Our conversations with leaders from large scale primary care organisations and trusts on their work to reduce waiting times and support those patients who are waiting, highlighted the following enablers.

Local Enablers

  • Building strong relationships and mutual understanding is key. The health and care system has faced unprecedented demands over the course of the pandemic. New focus is needed to develop a shared understanding of issues and to co-create new pathways which remove barriers for patients, trusts and GPs alike.

  • There will not be a 'one size fits all' model across the country on where conversations between primary and secondary care should take place. Colleagues from primary care and secondary care will need to work with the most appropriate 'unit' for their local footprint. In some instances, this will be clinical commissioning groups or PCNs, in others, a GP federation or a large-scale practice.

  • Primary and secondary care providers will need to collaborate in assessing and managing the care backlog. This is likely to include introducing local processes to check data and details on waiting lists, ensuring shared input into clinical prioritisation, and establishing protocols for patient communication which ensures individuals are kept up to date about their planned care pathway and any delay to any step of it.
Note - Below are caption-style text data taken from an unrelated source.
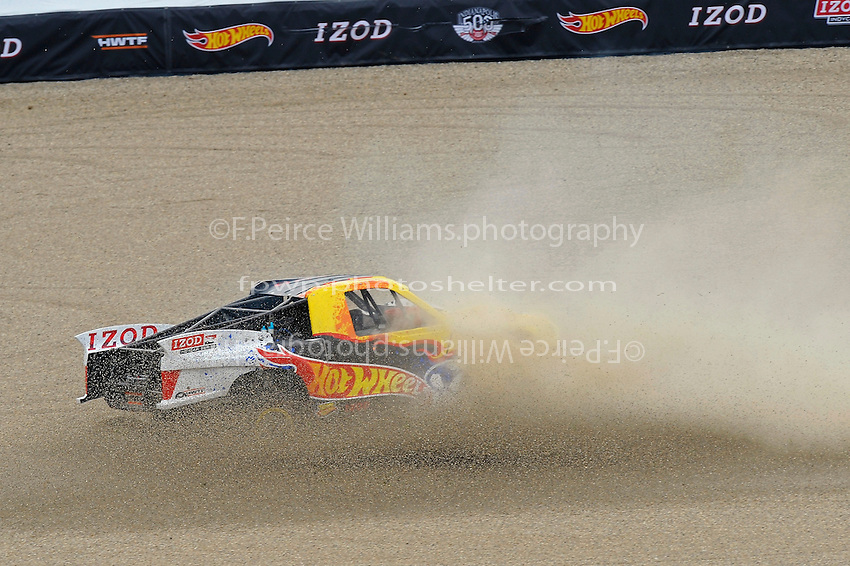 "29 May, 2011, Indianapolis, Indiana, USA .Tanner Foust spins to a stop in the Formuls 1 gravel trap at the end of the  ""Hot Wheels Fearless At The 500"" stunt jump..©2011, F. Peirce Williams."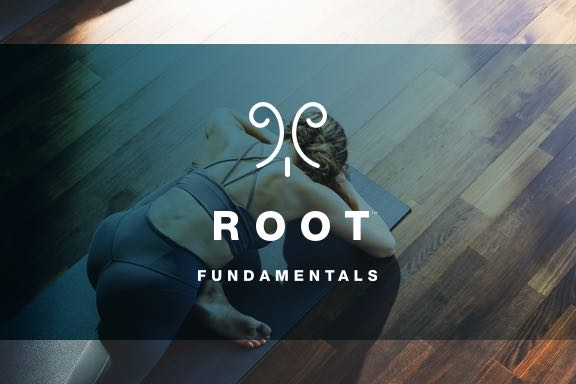A woman in a root yoga class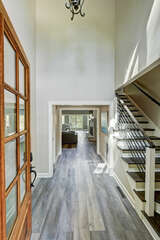 Grand entry, 2 story foyer, modern stairs, light and airy feel.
  • Diagnostic pathway changes are central to improving patients' experience of care. Given the likelihood of longer waiting times for treatment, better communication between trusts and GPs can reduce the uncertainty at the outset of care as patients wait for tests or receive a diagnosis. These case studies display diverse approaches but have in common ensuring patients, GPs and consultant staff have shared visibility of results and treatment options.

  • Data on new pathways must include ethnicity and deprivation so that the impact on exclusion can be fully understood. Colleagues across primary care and secondary care should work together to baseline data at both ends of any new pathway.

  • NHS leaders now wish to assess which innovations should be retained as 'business as usual' and highlighted the following considerations:

    • Digitally enabled services should be considered as a priority where connectivity can reduce the need for travel or allow information to be collated before clinical advice is requested. New funding models for these services are also vital to sustain innovation beyond the pandemic.
    • A greater volume of outpatient practice can be undertaken within primary care led services, including using digital approaches. The examples in this briefing help to meet demand through co-located multi-disciplinary working in accessible locations, and often have higher discharge rates and lower waiting times.

 

National Enablers

  • National investment and support to help reduce waiting times should be offered to primary care, including general practice and trusts. The elective recovery fund (ERF) provided by NHS England and NHS Improvement with additional government funding, has been an important catalyst to reduce waiting times for patients. The ERF understandably prioritises particular procedures but could form the basis of wider support for all providers, benefitting more patients.

  • There remains a need for government to commit to an appropriate reward offer for staff across the sector. The NHS as a whole recently received the accolade of the George Cross. However, staff burnout, staff retention and the cumulative impact of exhausted teams across primary and secondary care, is a concern. There remains a pressing need for government to commit to an appropriate pay award which recognises the personal and collective contribution of NHS staff.

  • National policy frameworks will need to keep pace with new pathways and more flexible working patterns. For example, consultant job planning, and associated contracting, will need to be refined to recognise new ways of working. This is especially crucial where discretionary additional work can create pension and taxation liabilities.